> **The request**
Copy everything from the line with "What is the distance measured" down to the line with "902 millimetres", swapping "brown spot on fur" for "dark patch on fur" and leaving the rest untouched.

Scene-based reasoning rows
** begin **
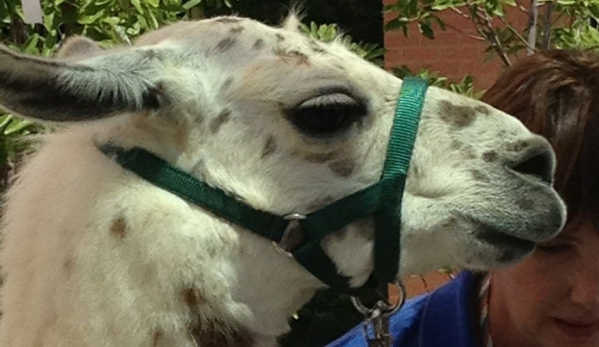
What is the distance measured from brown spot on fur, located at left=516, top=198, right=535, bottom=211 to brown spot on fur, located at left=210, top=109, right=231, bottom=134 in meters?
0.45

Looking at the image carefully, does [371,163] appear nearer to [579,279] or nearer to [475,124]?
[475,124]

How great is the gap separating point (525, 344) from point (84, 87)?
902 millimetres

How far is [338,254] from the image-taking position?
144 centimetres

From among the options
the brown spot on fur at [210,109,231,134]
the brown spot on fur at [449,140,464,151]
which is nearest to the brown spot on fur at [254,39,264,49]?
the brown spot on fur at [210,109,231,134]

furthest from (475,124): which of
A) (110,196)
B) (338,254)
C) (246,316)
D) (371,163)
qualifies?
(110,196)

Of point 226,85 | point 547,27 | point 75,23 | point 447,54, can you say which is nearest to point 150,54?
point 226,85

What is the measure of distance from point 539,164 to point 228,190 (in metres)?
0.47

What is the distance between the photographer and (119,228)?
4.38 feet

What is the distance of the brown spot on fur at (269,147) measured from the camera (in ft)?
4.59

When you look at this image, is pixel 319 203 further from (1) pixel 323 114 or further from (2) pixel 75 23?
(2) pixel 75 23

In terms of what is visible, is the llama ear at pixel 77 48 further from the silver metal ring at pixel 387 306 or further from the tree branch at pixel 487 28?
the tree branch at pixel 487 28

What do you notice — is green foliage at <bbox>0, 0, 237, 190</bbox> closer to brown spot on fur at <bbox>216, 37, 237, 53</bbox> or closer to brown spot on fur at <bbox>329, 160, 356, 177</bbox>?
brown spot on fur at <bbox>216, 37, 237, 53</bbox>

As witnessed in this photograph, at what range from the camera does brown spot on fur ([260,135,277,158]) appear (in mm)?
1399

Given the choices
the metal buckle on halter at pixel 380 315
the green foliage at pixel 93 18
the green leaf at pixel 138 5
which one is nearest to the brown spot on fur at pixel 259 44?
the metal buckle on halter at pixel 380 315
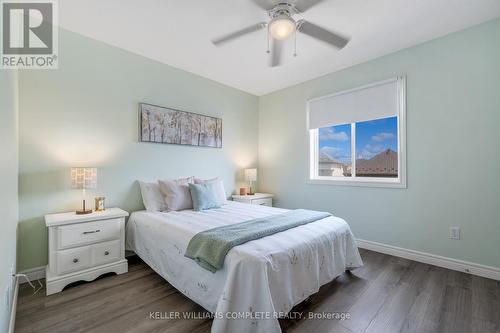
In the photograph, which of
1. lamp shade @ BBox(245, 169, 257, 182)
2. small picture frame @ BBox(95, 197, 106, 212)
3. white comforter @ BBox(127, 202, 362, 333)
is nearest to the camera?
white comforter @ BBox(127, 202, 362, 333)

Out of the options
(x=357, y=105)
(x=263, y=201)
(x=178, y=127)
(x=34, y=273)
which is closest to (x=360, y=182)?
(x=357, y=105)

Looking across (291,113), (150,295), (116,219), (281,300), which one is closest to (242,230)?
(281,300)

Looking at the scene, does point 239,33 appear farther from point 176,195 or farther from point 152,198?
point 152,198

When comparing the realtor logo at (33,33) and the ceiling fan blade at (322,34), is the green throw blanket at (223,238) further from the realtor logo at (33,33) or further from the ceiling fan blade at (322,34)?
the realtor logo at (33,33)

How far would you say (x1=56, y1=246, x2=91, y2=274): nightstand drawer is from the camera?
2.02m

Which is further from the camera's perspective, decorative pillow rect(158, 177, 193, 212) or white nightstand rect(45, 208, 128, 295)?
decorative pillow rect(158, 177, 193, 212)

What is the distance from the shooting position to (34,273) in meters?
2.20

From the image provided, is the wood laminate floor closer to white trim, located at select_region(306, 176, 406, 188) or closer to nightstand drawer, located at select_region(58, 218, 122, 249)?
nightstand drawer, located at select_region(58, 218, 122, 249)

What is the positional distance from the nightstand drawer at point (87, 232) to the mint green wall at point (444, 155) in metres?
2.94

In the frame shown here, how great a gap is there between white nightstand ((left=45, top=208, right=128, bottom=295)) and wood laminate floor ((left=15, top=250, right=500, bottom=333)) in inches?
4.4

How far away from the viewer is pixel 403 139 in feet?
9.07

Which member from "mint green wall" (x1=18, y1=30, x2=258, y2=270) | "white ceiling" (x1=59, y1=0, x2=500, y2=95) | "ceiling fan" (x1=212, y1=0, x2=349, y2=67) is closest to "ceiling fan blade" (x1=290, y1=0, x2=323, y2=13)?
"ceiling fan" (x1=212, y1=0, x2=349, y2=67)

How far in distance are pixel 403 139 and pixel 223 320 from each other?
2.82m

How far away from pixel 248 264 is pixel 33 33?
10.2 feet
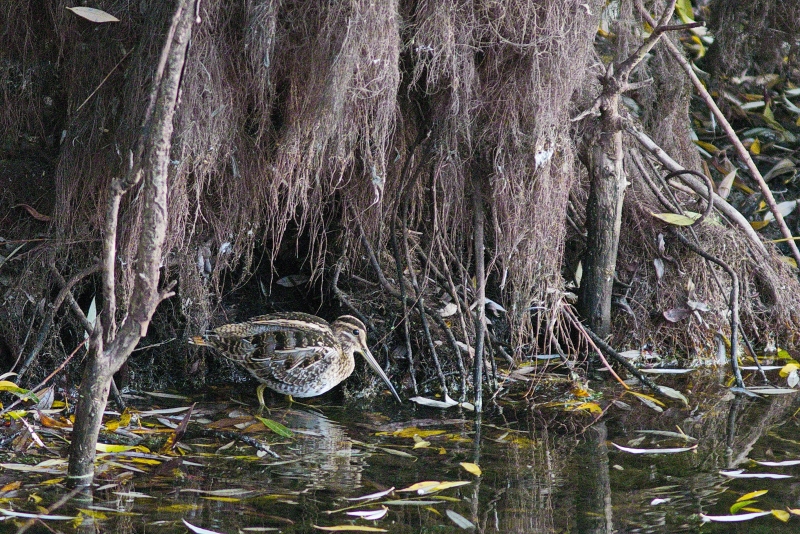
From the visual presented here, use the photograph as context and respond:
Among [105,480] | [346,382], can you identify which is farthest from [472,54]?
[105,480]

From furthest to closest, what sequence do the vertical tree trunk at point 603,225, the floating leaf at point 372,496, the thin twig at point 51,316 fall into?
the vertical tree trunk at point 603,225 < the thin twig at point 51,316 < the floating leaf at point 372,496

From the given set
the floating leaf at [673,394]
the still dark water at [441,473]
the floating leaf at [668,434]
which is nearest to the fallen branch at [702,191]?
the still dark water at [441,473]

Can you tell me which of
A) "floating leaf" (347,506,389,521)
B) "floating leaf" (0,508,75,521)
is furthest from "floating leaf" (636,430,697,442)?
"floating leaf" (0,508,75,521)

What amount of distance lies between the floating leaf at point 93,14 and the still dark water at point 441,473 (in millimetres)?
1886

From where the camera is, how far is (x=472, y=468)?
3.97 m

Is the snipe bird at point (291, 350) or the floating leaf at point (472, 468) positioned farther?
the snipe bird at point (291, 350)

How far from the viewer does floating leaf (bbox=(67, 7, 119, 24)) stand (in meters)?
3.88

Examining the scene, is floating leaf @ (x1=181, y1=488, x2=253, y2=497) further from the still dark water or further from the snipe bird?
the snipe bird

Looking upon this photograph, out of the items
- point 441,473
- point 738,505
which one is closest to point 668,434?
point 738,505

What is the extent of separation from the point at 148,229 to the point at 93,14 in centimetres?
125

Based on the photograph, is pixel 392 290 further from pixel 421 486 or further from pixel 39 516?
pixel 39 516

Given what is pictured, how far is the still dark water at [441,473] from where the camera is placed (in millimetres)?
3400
** end **
** begin **
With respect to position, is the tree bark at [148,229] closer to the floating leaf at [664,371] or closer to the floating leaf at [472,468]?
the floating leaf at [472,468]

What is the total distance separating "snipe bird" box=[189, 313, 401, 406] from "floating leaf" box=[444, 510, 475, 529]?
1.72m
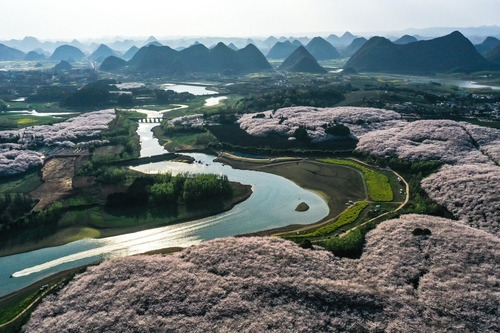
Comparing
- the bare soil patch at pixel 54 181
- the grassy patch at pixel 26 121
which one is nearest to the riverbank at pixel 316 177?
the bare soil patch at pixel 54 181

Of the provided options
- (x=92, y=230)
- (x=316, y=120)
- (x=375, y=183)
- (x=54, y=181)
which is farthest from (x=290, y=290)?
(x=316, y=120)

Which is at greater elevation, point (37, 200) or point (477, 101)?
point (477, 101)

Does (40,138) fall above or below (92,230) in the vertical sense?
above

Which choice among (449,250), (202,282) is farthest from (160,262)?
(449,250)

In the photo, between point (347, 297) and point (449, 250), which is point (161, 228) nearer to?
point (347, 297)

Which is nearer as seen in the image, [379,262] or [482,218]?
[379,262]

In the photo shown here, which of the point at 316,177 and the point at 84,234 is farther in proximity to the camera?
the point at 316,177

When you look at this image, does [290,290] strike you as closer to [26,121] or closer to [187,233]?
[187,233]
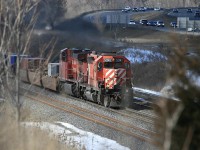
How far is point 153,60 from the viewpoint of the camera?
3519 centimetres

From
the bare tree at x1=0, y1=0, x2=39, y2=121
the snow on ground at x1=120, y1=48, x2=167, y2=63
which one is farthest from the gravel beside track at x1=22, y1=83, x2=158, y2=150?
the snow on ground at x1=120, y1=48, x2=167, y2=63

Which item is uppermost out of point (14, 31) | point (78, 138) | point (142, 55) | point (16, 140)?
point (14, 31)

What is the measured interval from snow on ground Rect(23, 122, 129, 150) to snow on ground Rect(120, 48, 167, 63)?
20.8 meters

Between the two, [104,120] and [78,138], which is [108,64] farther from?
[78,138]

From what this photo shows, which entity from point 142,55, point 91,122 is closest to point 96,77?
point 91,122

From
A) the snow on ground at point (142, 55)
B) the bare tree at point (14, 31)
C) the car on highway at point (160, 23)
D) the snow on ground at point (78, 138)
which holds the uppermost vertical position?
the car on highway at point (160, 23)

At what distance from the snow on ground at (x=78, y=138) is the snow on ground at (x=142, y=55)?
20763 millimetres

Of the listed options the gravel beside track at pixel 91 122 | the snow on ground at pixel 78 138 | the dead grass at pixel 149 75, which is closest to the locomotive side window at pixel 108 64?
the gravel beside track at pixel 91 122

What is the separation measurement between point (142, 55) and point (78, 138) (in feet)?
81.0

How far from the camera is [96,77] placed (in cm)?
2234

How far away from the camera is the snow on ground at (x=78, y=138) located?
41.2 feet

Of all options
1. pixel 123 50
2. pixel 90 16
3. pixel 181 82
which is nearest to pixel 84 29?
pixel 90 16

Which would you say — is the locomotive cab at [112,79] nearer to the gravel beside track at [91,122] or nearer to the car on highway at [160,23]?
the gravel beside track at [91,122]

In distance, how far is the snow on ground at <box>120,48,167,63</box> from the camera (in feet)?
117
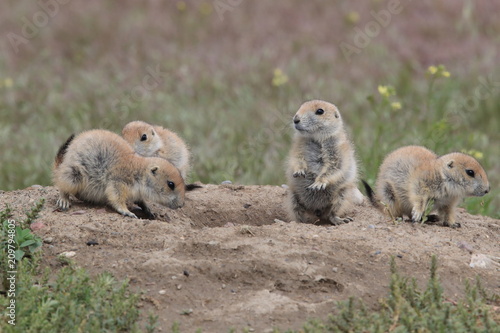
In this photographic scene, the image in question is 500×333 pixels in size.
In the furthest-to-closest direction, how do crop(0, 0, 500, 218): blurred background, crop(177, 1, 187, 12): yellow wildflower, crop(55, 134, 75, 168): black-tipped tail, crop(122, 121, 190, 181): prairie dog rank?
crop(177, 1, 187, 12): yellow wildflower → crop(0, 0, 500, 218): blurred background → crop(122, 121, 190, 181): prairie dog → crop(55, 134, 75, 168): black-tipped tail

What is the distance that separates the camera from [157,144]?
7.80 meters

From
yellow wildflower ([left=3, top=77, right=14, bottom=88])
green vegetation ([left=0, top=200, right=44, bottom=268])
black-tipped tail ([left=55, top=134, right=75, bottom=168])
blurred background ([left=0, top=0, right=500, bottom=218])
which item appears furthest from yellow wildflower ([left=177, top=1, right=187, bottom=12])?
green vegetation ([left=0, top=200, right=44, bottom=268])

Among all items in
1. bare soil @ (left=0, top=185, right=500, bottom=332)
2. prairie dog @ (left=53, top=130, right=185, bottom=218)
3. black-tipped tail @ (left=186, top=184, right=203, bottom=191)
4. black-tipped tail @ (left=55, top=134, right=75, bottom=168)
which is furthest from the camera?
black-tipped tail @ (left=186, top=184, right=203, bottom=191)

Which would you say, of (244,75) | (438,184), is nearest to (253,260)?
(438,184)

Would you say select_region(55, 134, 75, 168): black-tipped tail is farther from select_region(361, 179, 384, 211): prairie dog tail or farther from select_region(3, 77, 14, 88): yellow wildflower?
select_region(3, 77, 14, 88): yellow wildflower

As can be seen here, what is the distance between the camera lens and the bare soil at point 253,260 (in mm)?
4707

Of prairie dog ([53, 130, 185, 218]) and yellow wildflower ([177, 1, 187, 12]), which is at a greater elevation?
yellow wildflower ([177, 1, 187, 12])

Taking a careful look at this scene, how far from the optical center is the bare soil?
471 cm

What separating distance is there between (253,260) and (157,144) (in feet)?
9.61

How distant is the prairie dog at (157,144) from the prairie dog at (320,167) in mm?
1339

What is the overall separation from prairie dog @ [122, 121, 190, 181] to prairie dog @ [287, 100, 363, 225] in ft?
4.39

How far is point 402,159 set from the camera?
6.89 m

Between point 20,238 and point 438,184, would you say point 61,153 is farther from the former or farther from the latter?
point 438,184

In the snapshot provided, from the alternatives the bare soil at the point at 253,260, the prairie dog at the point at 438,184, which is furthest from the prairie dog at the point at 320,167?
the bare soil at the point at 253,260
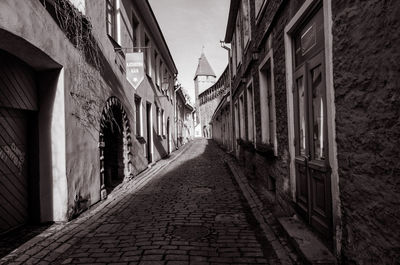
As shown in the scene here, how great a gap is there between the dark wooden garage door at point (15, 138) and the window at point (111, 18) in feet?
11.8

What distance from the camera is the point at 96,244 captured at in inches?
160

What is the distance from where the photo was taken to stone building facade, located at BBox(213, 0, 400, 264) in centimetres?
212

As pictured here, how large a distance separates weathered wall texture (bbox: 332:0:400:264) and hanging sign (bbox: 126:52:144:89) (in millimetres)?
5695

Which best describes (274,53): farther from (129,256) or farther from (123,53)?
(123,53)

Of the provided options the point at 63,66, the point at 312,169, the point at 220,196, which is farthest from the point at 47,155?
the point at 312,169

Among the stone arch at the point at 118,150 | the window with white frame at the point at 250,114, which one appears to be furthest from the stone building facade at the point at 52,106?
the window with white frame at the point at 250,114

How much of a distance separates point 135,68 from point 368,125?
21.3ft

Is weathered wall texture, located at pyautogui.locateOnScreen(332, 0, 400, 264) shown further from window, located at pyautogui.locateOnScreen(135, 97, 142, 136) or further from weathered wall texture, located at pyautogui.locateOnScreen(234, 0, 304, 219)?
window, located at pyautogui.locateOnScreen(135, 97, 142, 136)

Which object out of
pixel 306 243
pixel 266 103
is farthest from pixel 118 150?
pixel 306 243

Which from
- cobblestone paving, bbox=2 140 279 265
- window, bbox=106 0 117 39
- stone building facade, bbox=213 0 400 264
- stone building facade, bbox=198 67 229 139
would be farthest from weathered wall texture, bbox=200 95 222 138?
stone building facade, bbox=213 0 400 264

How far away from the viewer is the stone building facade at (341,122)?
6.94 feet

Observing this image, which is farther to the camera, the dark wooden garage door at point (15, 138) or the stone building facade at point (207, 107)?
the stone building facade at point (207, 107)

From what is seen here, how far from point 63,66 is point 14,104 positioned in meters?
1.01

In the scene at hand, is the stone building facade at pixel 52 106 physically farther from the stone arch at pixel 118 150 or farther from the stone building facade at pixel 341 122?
** end **
> **Correct response**
What is the distance measured from dark patch on fur, located at left=516, top=198, right=535, bottom=211 to dark patch on fur, located at left=210, top=109, right=231, bottom=134 in meters?
0.45

Looking at the image carefully, does [371,163] appear nearer to [579,279] or nearer to [475,124]?
[475,124]

How great is the gap separating point (525, 344) from point (84, 87)?
902 millimetres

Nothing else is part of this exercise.